Source =
-------------------------
Whisper Transcribe¶

Documentation¶

Class name: SAIWhisperTranscribe
Category: SALT/Whisper
Output node: False

This node is designed to transcribe audio and video files using the Whisper model. It processes media files to extract audio, then transcribes the audio into text, providing detailed transcription data including timestamps and potentially images, depending on the media type and transcription settings.

Input types¶

Required¶

whisper_model
- The Whisper model, processor, and device configuration used for transcription. This affects the accuracy and quality of the transcription.
- Comfy dtype: WHISPER_MODEL
- Python dtype: Tuple[torch.nn.Module, Any, torch.device]
file_path
- The path to the media file to be transcribed. Supports both audio and video files, validating against supported formats.
- Comfy dtype: STRING
- Python dtype: str

Optional¶

frame_rate
- Optional. Specifies the frame rate for audio extraction from video files, affecting the temporal resolution of the transcription.
- Comfy dtype: FLOAT
- Python dtype: float
chunk_type
- Specifies whether the transcription should be segmented by sentences or words, affecting the granularity of the output timestamps.
- Comfy dtype: COMBO[STRING]
- Python dtype: str
max_new_tokens
- Optional. Limits the number of new tokens generated during transcription, impacting the length and detail of the output.
- Comfy dtype: INT
- Python dtype: int

Output types¶

transcription_text
- Comfy dtype: STRING
- The complete transcription text without timestamps or segmentation.
- Python dtype: str
transcription_timestamp_dict
- Comfy dtype: DICT
- A structured representation of the transcription with detailed information, including timestamps.
- Python dtype: Dict[str, Any]
transcription_frame_dict
- Comfy dtype: DICT
- Timestamped frames of the transcription, providing temporal context to the text.
- Python dtype: Dict[int, str]
prompt_schedule
- Comfy dtype: STRING
- A schedule of prompts used during transcription, if applicable.
-------------------------
Problem 1 =
Update the entries starting at the line containing "At what distance from" and ending at the last entry, replacing "camera" with "viewpoint" and leaving everything else unchanged. Leave the pictures out of your answer.

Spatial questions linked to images
-------------------------
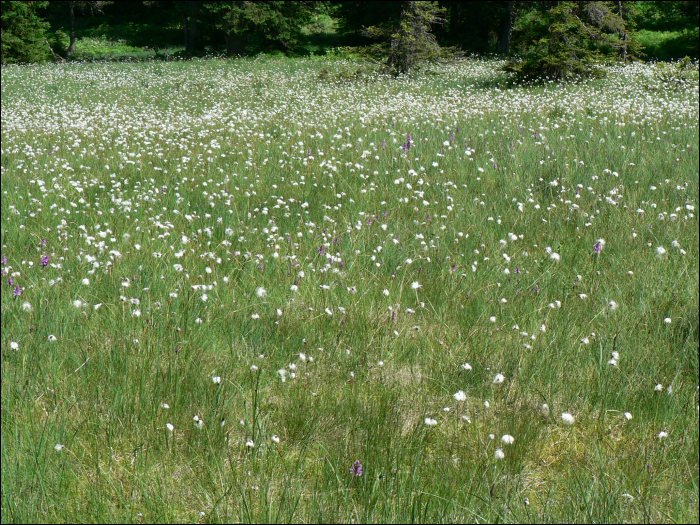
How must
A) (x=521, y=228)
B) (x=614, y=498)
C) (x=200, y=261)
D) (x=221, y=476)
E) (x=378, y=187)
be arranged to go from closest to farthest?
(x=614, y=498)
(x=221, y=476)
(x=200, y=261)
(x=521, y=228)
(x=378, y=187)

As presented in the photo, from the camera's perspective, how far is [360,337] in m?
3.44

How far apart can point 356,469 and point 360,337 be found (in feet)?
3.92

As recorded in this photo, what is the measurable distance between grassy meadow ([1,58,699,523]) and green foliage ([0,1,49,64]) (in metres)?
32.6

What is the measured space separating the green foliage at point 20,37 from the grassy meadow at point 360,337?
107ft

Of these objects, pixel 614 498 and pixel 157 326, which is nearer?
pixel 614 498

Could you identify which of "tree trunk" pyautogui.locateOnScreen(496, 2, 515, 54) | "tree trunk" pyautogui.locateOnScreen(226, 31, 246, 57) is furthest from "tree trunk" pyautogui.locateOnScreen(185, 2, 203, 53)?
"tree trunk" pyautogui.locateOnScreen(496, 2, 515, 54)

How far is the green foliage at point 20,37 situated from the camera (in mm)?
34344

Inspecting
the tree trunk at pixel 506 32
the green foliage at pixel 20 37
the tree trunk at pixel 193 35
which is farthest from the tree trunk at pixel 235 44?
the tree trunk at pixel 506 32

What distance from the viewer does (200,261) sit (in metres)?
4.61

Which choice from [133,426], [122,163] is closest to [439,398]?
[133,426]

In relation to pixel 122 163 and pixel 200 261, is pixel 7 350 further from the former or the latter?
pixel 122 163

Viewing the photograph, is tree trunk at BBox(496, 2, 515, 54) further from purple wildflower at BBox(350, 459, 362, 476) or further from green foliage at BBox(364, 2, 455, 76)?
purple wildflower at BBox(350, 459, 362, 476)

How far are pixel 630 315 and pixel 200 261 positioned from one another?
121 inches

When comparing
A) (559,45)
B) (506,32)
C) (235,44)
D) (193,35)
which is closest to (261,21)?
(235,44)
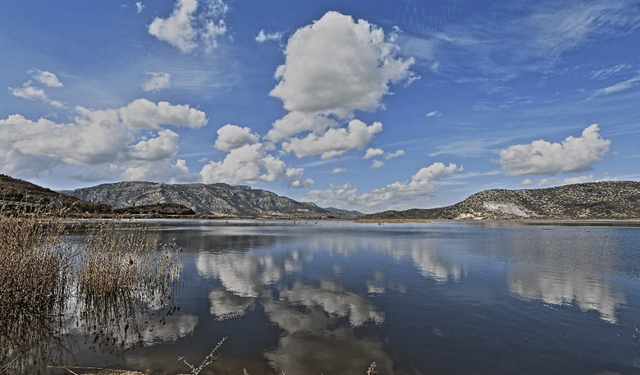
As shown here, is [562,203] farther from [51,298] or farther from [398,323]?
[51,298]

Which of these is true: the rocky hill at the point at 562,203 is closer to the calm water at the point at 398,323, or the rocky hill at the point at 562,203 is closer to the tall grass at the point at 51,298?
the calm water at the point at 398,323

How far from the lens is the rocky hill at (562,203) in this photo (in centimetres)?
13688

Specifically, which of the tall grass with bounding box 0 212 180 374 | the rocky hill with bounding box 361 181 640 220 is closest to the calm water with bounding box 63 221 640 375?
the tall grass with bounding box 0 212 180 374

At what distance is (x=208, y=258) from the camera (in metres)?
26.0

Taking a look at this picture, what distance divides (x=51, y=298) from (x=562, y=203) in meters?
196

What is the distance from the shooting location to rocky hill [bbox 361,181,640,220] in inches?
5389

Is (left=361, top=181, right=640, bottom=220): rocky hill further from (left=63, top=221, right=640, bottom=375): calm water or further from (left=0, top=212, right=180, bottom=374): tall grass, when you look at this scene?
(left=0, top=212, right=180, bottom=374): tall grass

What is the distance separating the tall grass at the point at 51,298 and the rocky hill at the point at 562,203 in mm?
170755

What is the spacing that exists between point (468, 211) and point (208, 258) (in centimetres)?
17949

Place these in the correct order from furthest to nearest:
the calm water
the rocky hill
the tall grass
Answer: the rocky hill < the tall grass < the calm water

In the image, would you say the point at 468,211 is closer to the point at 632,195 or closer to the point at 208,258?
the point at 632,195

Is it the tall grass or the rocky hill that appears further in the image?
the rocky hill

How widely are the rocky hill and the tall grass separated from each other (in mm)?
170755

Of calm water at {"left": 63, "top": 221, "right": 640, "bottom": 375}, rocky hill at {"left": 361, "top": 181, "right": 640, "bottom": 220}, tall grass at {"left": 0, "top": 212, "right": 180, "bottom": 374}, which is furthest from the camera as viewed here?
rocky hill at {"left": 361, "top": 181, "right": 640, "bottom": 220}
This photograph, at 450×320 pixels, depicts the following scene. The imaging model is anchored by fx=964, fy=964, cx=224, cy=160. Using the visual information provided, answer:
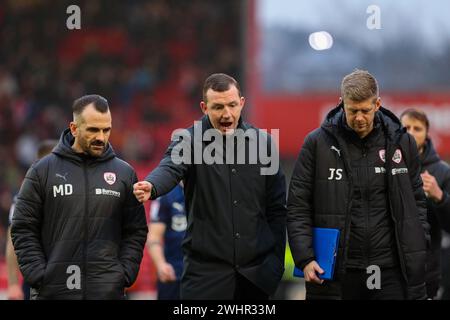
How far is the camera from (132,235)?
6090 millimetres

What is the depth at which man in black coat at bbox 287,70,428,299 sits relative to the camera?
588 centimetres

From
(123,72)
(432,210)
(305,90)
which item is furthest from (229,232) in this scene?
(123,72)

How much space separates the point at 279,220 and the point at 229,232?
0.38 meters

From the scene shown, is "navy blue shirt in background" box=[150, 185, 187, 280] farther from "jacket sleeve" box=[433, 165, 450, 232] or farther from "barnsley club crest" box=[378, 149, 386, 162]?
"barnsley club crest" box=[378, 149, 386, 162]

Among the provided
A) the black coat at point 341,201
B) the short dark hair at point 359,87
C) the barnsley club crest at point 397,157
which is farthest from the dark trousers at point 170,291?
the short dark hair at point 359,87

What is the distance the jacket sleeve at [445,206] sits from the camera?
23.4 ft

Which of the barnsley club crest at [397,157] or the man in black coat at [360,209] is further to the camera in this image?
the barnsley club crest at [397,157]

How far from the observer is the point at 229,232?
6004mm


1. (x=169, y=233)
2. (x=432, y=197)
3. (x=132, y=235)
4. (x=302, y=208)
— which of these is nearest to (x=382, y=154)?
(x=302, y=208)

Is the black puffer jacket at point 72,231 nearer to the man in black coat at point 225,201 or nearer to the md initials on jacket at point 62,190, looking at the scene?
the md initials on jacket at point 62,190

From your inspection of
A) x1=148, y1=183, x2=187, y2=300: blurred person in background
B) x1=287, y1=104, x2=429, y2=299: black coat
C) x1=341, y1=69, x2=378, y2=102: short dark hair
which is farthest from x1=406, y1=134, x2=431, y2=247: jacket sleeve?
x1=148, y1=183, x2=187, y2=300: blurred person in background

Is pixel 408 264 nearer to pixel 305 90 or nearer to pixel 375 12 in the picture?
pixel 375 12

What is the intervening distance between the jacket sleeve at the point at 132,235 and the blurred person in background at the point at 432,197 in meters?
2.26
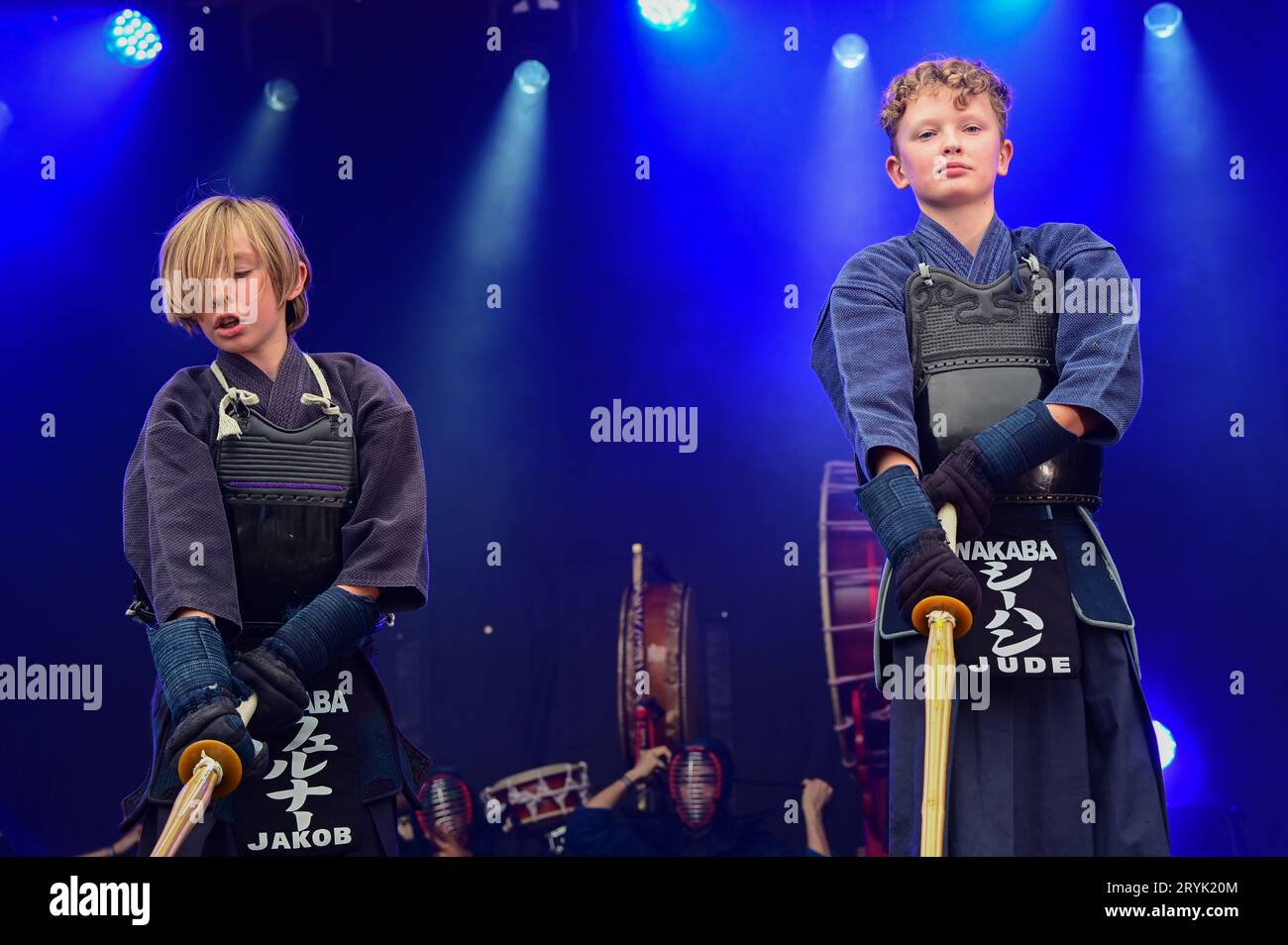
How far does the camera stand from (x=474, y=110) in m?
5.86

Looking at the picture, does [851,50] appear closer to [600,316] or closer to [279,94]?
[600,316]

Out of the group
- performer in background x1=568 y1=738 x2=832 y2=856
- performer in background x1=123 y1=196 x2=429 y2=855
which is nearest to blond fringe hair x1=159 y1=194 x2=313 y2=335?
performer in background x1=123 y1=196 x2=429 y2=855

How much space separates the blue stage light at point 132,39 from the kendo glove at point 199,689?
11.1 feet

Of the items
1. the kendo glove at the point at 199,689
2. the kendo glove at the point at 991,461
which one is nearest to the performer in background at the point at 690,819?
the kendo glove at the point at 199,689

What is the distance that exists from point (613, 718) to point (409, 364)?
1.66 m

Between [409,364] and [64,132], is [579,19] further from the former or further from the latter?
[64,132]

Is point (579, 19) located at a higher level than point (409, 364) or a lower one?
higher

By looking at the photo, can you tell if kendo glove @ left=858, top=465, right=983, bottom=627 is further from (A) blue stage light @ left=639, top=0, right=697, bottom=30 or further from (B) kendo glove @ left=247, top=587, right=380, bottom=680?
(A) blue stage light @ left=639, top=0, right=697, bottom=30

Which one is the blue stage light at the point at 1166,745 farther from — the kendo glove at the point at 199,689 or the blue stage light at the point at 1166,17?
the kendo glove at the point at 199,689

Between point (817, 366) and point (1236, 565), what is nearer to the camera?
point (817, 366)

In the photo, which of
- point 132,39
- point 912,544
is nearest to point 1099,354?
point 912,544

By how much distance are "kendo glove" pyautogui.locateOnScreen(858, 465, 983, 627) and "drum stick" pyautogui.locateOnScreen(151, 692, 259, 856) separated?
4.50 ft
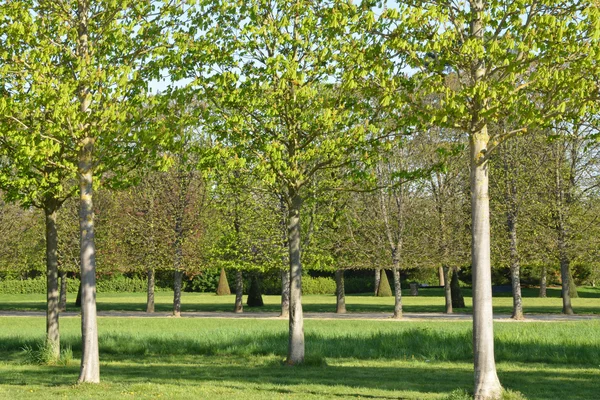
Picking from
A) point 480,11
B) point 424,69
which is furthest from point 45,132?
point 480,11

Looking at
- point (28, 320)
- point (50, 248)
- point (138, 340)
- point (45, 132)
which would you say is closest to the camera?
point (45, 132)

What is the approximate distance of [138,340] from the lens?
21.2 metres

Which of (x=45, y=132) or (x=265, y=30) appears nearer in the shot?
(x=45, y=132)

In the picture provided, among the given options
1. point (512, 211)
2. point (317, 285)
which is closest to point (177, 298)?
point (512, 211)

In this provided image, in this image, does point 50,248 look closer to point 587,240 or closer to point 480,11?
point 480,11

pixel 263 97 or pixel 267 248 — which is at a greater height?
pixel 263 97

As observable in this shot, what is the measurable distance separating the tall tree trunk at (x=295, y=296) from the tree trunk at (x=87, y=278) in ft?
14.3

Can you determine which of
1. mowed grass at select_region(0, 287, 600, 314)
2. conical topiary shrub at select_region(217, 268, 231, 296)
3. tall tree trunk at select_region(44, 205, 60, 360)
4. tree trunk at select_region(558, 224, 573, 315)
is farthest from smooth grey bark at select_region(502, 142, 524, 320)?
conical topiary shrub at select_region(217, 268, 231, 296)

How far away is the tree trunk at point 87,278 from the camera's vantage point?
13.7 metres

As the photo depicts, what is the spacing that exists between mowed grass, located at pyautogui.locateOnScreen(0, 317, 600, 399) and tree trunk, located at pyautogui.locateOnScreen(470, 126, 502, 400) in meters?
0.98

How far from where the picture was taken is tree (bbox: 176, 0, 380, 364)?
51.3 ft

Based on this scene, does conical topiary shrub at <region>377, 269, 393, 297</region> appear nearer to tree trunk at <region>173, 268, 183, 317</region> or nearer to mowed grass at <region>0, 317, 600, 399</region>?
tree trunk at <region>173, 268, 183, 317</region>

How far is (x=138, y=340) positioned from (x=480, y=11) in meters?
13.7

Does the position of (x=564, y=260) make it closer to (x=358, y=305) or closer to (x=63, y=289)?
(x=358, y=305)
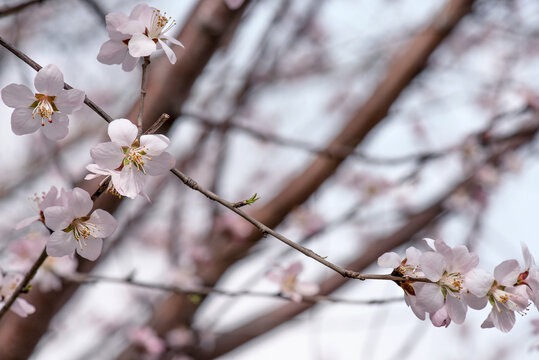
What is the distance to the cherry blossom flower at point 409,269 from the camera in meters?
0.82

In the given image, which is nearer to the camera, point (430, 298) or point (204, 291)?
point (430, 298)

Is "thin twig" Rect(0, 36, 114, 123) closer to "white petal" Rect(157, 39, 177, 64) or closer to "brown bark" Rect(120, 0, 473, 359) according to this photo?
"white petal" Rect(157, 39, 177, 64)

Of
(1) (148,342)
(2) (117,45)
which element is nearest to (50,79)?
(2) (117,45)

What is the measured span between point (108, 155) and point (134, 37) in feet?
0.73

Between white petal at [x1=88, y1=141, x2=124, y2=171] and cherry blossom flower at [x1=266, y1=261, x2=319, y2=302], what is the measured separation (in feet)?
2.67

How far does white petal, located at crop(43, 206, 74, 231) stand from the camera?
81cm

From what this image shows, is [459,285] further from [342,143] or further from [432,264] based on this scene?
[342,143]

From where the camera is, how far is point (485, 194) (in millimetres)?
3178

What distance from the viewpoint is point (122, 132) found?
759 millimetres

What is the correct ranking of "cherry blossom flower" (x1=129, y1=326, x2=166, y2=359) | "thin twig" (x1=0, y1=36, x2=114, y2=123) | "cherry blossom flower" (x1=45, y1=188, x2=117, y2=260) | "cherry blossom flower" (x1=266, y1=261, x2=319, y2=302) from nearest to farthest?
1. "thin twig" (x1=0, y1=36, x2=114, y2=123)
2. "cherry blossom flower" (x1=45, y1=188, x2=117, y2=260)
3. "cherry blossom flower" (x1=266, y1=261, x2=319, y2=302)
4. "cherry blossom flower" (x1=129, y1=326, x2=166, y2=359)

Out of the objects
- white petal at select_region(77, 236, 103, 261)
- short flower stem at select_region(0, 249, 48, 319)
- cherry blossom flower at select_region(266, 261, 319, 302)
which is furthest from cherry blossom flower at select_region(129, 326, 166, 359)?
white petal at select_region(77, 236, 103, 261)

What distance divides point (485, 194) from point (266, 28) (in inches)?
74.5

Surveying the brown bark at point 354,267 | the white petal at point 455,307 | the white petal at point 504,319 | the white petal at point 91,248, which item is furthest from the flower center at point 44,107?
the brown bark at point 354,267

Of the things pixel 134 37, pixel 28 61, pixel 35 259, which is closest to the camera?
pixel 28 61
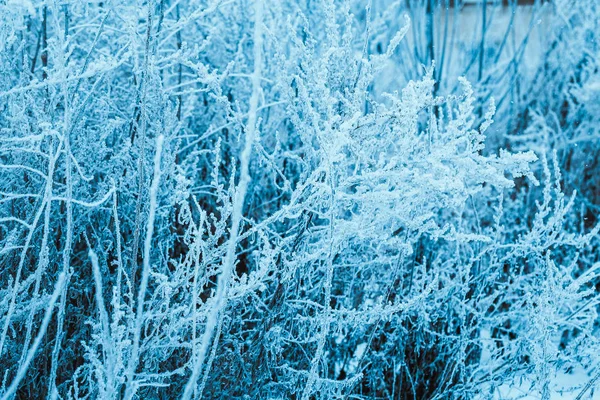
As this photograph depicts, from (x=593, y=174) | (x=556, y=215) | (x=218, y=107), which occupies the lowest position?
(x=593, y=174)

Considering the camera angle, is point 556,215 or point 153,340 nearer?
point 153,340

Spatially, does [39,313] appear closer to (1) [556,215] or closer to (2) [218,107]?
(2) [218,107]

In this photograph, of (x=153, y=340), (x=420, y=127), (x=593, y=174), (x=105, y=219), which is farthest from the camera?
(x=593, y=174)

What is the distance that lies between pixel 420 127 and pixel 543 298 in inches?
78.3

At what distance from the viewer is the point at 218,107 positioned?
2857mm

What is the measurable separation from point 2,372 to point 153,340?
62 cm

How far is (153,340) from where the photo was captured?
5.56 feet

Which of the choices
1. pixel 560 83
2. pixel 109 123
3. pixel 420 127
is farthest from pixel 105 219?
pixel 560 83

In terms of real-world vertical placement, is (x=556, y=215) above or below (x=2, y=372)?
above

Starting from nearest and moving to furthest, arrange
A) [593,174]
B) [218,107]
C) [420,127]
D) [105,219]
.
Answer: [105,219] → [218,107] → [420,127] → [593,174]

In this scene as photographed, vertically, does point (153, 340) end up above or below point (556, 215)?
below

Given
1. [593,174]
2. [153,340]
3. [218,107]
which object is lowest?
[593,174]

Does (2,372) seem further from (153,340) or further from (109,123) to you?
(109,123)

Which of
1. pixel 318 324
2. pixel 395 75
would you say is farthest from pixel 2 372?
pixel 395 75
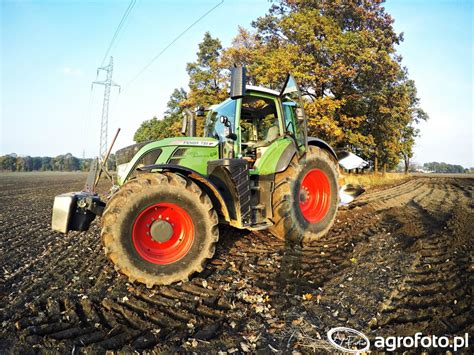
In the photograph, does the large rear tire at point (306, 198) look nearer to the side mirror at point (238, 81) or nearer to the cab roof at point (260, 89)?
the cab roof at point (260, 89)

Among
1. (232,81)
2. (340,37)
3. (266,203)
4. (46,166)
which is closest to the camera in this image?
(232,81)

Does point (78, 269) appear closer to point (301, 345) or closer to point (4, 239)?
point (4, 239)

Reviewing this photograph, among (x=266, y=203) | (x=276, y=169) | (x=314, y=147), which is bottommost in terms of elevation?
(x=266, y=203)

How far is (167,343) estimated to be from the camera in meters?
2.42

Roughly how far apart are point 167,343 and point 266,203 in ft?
-------------------------
Problem 2 =
According to the Whisper Transcribe documentation, what does the chunk_type input specify?

Right answer 1 =
At what distance from the viewer is the point at 218,107 positioned?
2857mm

What is the measurable separation from point 2,372 to point 153,340?
62 cm

How far is (153,340) from where the photo was captured?
5.56 feet

Which of the choices
1. pixel 560 83
2. pixel 109 123
3. pixel 420 127
is farthest from pixel 105 219?
pixel 560 83

In terms of real-world vertical placement, is (x=556, y=215) above or below (x=2, y=372)?
above

Starting from nearest and moving to furthest, arrange
A) [593,174]
B) [218,107]
C) [420,127]
D) [105,219]
.
Answer: [105,219] → [218,107] → [420,127] → [593,174]

In this scene as photographed, vertically, does point (153, 340) end up above or below point (556, 215)?
below

Given
1. [593,174]
2. [153,340]
3. [218,107]
which object is lowest?
[593,174]

Does (2,372) seem further from (153,340) or further from (109,123) to you?
(109,123)

Which of
1. pixel 318 324
2. pixel 395 75
would you say is farthest from pixel 2 372?
pixel 395 75
In the photograph, does the large rear tire at point (306, 198) look nearer to the side mirror at point (238, 81) or nearer to the cab roof at point (260, 89)?
the cab roof at point (260, 89)

Among
1. (232,81)
2. (340,37)
3. (266,203)
4. (46,166)
which is closest to the viewpoint in this image?
(232,81)

Does point (78, 269) appear closer to point (301, 345) or closer to point (4, 239)?
point (4, 239)

Reviewing this photograph, among (x=266, y=203) | (x=276, y=169) | (x=314, y=147), which is bottommost in terms of elevation?
(x=266, y=203)

How far is (167,343) estimated to be from the viewpoint in meters?
2.42

Roughly how far apart are point 167,343 and point 266,203 in ft?

Right answer 2 =
Whether the transcription should be segmented by sentences or words.